** Opening SUPPLIED DATA block **

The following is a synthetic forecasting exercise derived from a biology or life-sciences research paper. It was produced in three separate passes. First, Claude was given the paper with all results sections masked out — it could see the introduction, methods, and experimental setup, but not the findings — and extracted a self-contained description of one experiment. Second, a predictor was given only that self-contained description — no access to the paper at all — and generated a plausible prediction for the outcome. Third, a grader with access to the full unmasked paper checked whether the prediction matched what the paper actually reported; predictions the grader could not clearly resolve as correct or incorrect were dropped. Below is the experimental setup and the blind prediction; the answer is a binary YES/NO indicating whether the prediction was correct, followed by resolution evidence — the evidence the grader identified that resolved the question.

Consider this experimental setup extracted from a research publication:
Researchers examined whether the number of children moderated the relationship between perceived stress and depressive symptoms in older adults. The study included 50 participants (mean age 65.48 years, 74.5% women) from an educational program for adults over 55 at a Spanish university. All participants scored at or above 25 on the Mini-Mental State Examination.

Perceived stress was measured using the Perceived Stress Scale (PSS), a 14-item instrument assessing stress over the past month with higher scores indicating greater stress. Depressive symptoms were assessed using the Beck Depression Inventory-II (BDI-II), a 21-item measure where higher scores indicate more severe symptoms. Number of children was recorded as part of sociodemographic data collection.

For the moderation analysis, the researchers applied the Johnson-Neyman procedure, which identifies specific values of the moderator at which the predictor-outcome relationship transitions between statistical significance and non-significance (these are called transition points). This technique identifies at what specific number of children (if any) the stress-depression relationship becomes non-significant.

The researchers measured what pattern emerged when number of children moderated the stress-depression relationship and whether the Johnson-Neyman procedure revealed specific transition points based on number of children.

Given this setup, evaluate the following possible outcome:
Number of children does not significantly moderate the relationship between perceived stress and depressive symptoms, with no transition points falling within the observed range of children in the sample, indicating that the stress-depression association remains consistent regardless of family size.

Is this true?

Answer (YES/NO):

** Closing SUPPLIED DATA block **

PROMPT = Of the lines above, output exactly those from the line bearing "Researchers examined whether" through the line bearing "Perceived stress was", inclusive.

EXPECTED ANSWER =
Researchers examined whether the number of children moderated the relationship between perceived stress and depressive symptoms in older adults. The study included 50 participants (mean age 65.48 years, 74.5% women) from an educational program for adults over 55 at a Spanish university. All participants scored at or above 25 on the Mini-Mental State Examination.

Perceived stress was measured using the Perceived Stress Scale (PSS), a 14-item instrument assessing stress over the past month with higher scores indicating greater stress. Depressive symptoms were assessed using the Beck Depression Inventory-II (BDI-II), a 21-item measure where higher scores indicate more severe symptoms. Number of children was recorded as part of sociodemographic data collection.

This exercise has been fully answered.